On Dhanteras, Goddess Lakshmi is worshiped to provide prosperity and well being. Dhanteras holds special significance for the business community due to the customary purchases of precious metals on this day.
Lord Kubera, the God of assets and wealth is also worshiped on this day.
On Dhanteras, Lakshmi – the Goddess of wealth – is worshiped to provide prosperity and well being. It is also the day for celebrating wealth, as the word ‘Dhan’ literally means wealth and ‘Tera’ comes from the date 13th (trayodashi in Sanskrit and Teras in Hindi). In the evening, the lamp is lit and Dhan-Lakshmi is welcomed into the house. Alpana or Rangoli designs are drawn on pathways including the goddess’ footprints to mark the arrival of Lakshmi. Aartis or devotional hymns are sung eulogizing Goddess Lakshmi and sweets and fruits are offered to her. People flock to the jewellers and buy gold or silver jewellery or utensils to venerate the occasion of Dhanteras. Many wear new clothes and wear jewellery as they light the first lamp of Diwali while some engage in a game of gambling.
An ancient legend ascribes the occasion to on interesting story about the 16 year old son of King Hima. His horoscope predicted his death by snake-bite on the fourth day of his marriage. On that particular day, his newly-wed wife did not allow him to sleep. She laid out all her ornaments and lots of gold and silver coins in a heap at the entrance of the sleeping chamber and lit lamps all over the place. Then she narrated stories and sang songs to keep her husband from falling asleep. The next day, when Yama, the god of Death, arrived at the prince’s doorstep in the guise of aSerpent, his eyes were dazzled and blinded by the brilliance of the lamps and the jewellery. Yama could not enter the Prince’s chamber, so he climbed on top of the heap of gold coins and sat there the entire night listening to the stories and songs. In the morning, he silently went away. Thus, the young prince was saved from the clutches of death by the cleverness of his new bride, and the day came to be celebrated as Dhanteras. The following day came to be called Naraka Chaturdashi (‘Naraka’ means hell and Chaturdashi means 14th). It is also known as ‘Yamadeepdaan’ as the ladies of the house light earthen lamps or ‘deep’ and these are kept burning throughout the night glorifying Yama, the God of Death. Since this is the night before Diwali, it is also called ‘Chhoti Diwali’ or Diwali minor Diwali.

Written request: Carry the passage on Dhanteras forward, picking up right after its final sentence. None of the data that comes after this text is needed.

Raw data:

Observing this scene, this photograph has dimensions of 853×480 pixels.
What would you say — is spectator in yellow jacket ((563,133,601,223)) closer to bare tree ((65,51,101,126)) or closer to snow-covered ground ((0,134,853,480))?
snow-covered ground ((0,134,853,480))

Written reply:
According to another popular legend, when the Gods and demons churned the ocean for Amrita or nectar, Dhanvantari (the physician of the Gods and an incarnation of Vishnu) emerged carrying a jar of the elixir on the day of Dhanteras.
On the day of Dhanteras, business premises are renovated and decorated. Entrances are made colorful with traditional motifs of Rangoli designs to welcome the Goddess of Wealth and Prosperity. To indicate her long-awaited arrival, small footprints are drawn with rice flour and vermilion powder all over the houses. Lamps are kept burning all through the night.
On Dhanteras Hindus consider it auspicious to purchase gold or silver articles or at least one or two new utensils. It is believed that new “Dhan” or some form of precious metal is a sign of good luck. “Lakshmi Puja” is performed in the evenings when tiny Diyas of clay are lit to drive away the shadows of evil spirits. “Bhajans”, devotional songs in praise of Goddess Lakshmi, are also sung.
Dhanteras is celebrated with gusto and enthusiasm. “Lakshmi Puja” is performed in the evenings when tiny diyas of clay are lit to drive away the shadows of evil spirits. Bhajans, devotional songs in praise of Goddess Laxmi, are sung and “Naivedya” of traditional sweets is offered to the Goddess. There is a peculiar custom in Maharashtra to lightly pound dry coriander seeds (Dhane in Marathi for Dhanatrayodashi) with jaggery and offer as Naivedya.
In villages, cattle are adorned and worshiped by farmers as they form the main source of their income. In south India, cows are offered, particularly, a special veneration because they are thought of as incarnations of Goddess Lakshmi.